OBJECTIVES
A) List the three festival sections that the piece on Mexican film producers names as the ones where the producers' films competed.
B) Extend the piece on Mexican film producers from its final sentence, keeping its tone and format.

TEXT EXTRACT

Often times at festivals, much of the fanfare and awards go to the director, but the organizers of Los Cabos make it a point to highlight others working behind the camera. We went ahead and took their lead by shifting our focus to the industry side of things and began to pay closer attention to the producers responsible for the indie gems that competed in the México Primero, Works in Progress, and Cabos TV sections. Here’s our list of 10 Mexican film producers you should know.

1

Yossy Zagha Kababie

Born in Mexico to an American father and an Israeli mother, Yossy Zagha Kababie studied communications at the University of Texas, Austin before founding Mexico City-based Avanti Pictures along with his brother Jack. To date, Avanti has dedicated itself primarily to producing Jack’s three features, including Adiós mundo cruel (2010) and En el último trago (2014), on which Yossy also served as co-writer. Jack’s latest film as director, Almacenados, was based on a hit play by Spanish playwright David Desola and picked up a Mexico Primero Art Kingdom Award at the Los Cabos Film Festival. The film tells the claustrophobic story of an unlikely friendship between an older warehouse worker on the verge of retirement and his 20-something trainee.

RECORDS PROVIDED
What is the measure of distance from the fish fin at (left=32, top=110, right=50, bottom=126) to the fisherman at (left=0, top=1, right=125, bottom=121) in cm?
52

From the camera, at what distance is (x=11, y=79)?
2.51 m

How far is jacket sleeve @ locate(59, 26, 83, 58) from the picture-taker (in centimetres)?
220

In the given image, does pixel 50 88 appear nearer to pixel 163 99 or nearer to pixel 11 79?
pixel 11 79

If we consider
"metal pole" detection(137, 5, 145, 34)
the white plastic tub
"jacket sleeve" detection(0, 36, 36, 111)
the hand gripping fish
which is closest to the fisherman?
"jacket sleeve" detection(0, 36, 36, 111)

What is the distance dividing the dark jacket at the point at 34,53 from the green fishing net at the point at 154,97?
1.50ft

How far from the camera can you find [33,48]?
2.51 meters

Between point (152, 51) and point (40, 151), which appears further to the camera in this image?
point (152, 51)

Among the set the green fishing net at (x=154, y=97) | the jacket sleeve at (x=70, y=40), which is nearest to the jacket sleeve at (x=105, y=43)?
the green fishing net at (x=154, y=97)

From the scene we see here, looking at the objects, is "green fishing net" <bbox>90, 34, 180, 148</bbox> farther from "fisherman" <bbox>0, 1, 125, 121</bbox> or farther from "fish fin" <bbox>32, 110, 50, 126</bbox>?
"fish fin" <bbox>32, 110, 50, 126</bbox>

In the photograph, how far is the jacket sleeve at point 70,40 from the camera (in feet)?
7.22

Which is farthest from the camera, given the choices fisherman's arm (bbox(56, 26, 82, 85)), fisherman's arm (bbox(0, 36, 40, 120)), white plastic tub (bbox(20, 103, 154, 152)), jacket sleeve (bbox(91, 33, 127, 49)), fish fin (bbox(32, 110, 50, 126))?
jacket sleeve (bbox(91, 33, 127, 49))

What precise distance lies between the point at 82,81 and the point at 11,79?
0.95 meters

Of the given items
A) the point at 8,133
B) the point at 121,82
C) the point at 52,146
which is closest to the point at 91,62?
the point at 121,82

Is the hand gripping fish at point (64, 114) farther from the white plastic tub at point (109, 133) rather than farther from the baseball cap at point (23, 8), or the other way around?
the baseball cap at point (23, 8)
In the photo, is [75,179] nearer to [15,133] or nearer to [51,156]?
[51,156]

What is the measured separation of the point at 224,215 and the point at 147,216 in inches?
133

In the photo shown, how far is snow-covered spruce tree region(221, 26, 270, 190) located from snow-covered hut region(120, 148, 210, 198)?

EXPECTED RESPONSES
A) México Primero, Works in Progress, Cabos TV

B)
2

María José Cuevas

Producer-director Cuevas’ new documentary Bellas de noche has been in the works for the last three years after receiving a grant and being screened in the Cabos in Progress section. The film follows a group of former female cabaret entertainers (vedettes) from the 70s and 80s as they come to terms with the disappearing burlesque industry. It was influenced by other documentaries like Grey Gardens, The Kid Stays in the Picture, and Inside Deep Throat. Along with producing and directing, Cuevas, who is the daughter of artist José Luis Cuevas, is also the writer and cinematographer of the film.

‘Bellas de noche’

3

Elsa Reyes

Reyes has been in the industry since 2001 and has over 20 titles in her filmography as a producer. She founded her own production company (Zensky Cine) in 2007 with Ramón Orozco Stoltenberg. Her most recent film is the 2015 comedy-drama Almacenados, directed by Jack Zagha Kababie and written by David Desola. The film, which won the México Primero Art Kingdom Award at Los Cabos Film Festival, follows the work relationship of two employees in a warehouse, one who is about to retire (José Carlos Ruiz) and the other who will be taking his place (Hoze Meléndez). “I like making films with small or medium-sized budgets, lean crews, and with directors who have stories to tell,” Reyes told Variety.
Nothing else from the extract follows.